Task requirements
In the email excerpt below, please rewrite the paragraph beginning "There's no such thing as" in a single shorter sentence that keeps its main points.

Start of Document text

On 14/11/2012 8:17 PM, Vladislav Bolkhovitin wrote:
> Nico Williams, on 11/13/2012 02:13 PM wrote:
>> declaring groups of internally-unordered writes where the groups are
>> ordered with respect to each other... is practically the same as
>> barriers.
>
> Which barriers? Barriers meaning cache flush or barriers meaning 
> commands order, or barriers meaning both?
>
> There's no such thing as "barrier". It is fully artificial 
> abstraction. After all, at the bottom of your stack, you will have to 
> translate it either to cache flush, or commands order enforcement, or 
> both.
Isn't that  why we *have* "the stack" in the first place? So apps 
*don't* have to worry about how the OS implements an artificial (= 
high-level and portable) abstraction on a given device?

>
> Are you going to invent 3 types of barriers?
One will do, it just needs to be a good one.

Maybe I'm missing something here, so I'm going to back up a bit and 
recap what I understand.

End of Document text
Start of Material provided

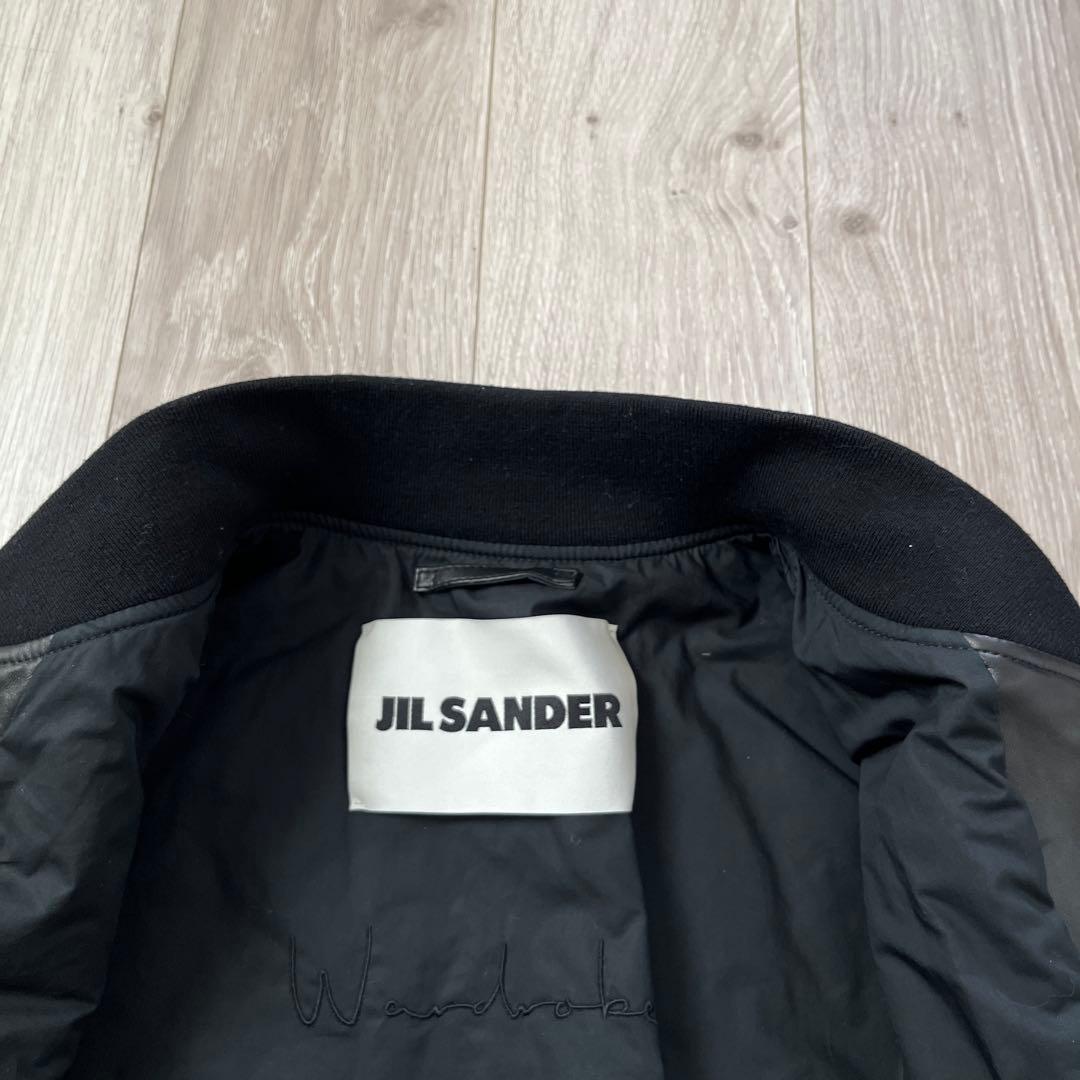 美品 ジルサンダー W BLOUSON 07 LH - メルカリ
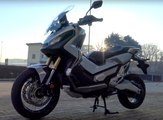 HONDA X-ADV FINALLY ON SALE ( VIDEO 4K)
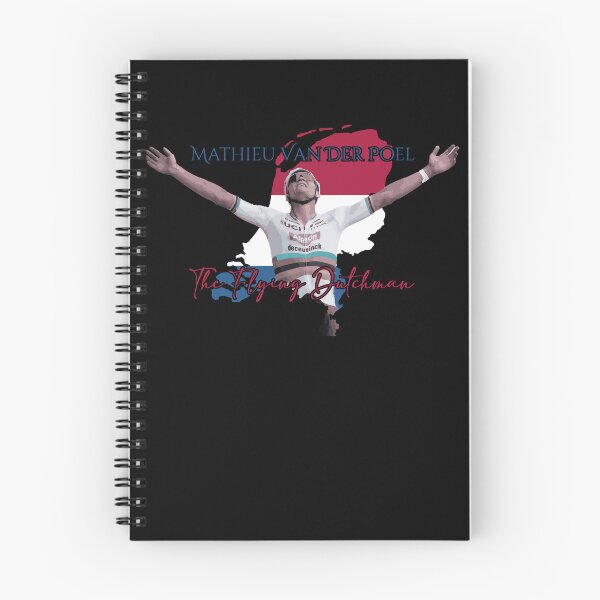 Item preview, Mathieu van der Poel – Dutch Cycling Legend designed and sold by Veloxie.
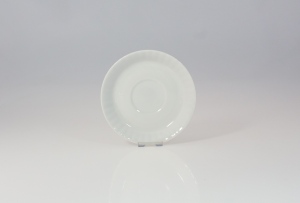 Helios szkło: Spodek 16 cm - C000 IWONA Biała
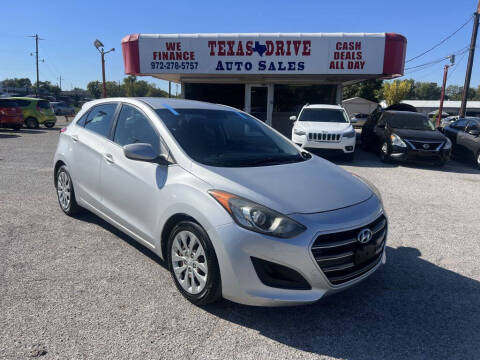 2017 Hyundai Elantra GT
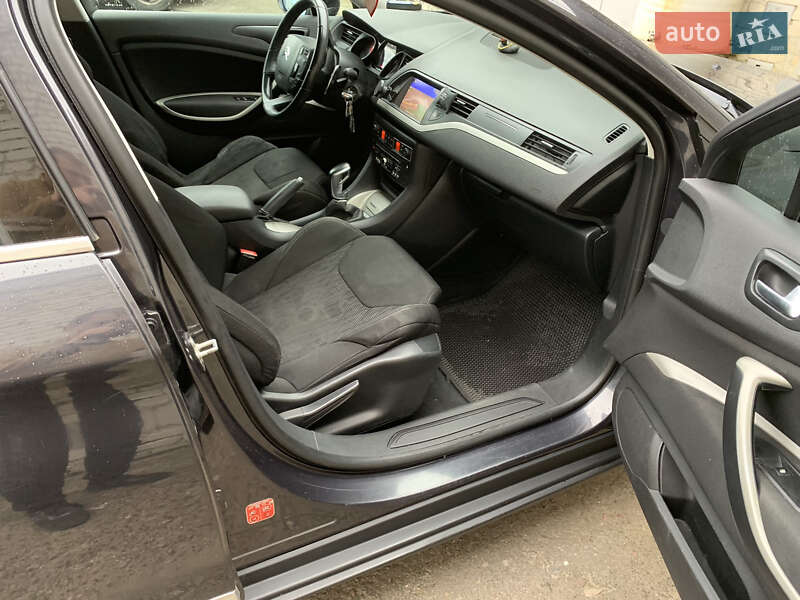 Универсал Citroen C5 2013 в Львове
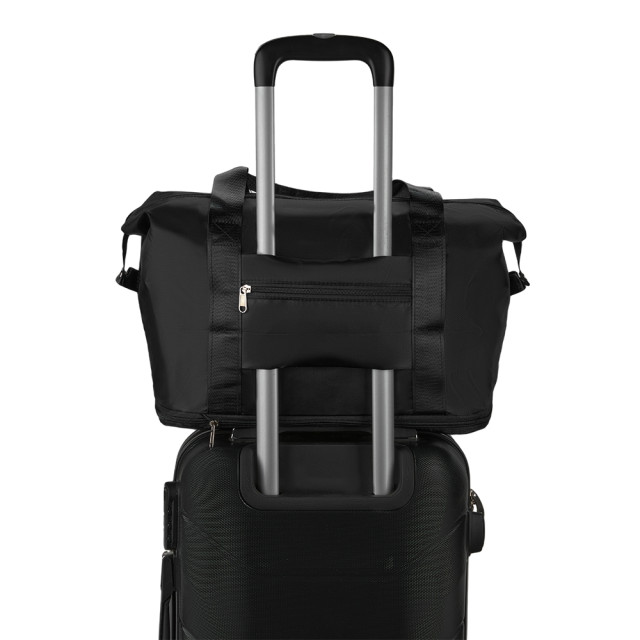 Bolsa dobrável expansiva 30L personalizada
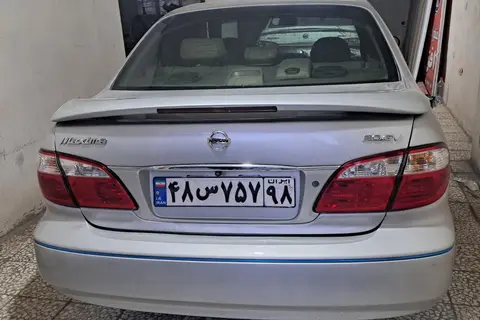 نیسان، ماکسیما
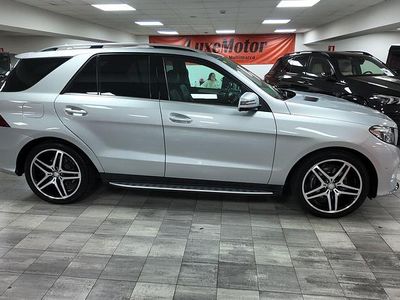 Mercedes GLE350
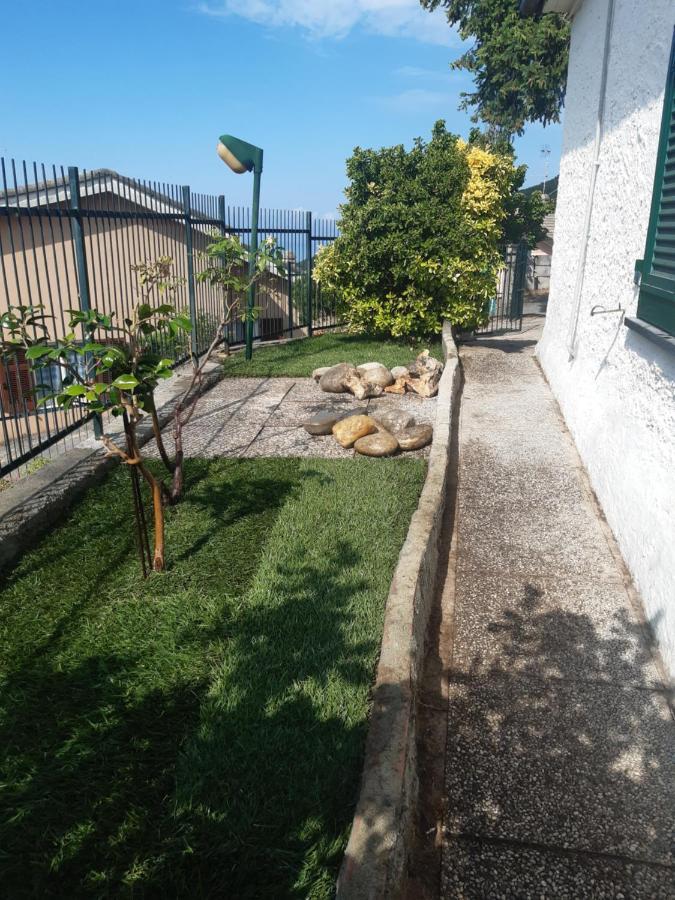 Piccola Perla Sul Golfo Apartment เซสตรี เลวานเต ภายนอก รูปภาพ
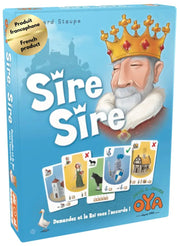 Sire Sire (FR) - Board Games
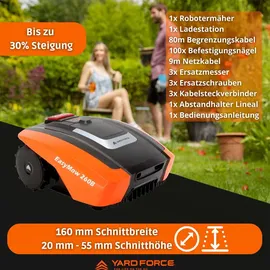 Yard Force EasyMow 260B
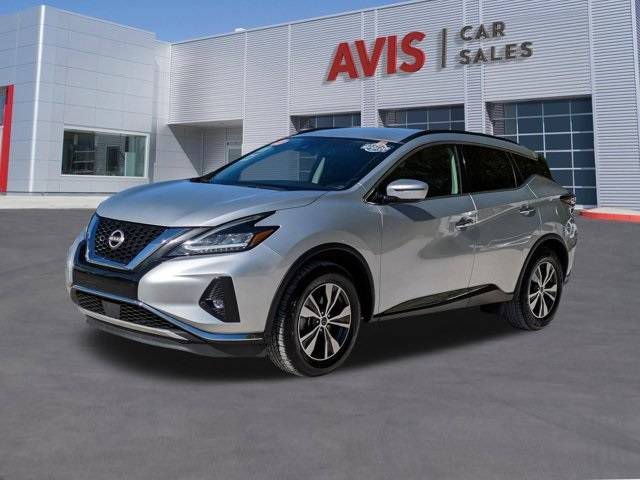 2023 Nissan Murano SV — SUV — 68,801 mi — Orlando, FL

End of Material provided

Task answer
A "barrier" is a purely artificial abstraction that must ultimately be translated, at the bottom of the stack, into a cache flush, enforcement of command order, or both.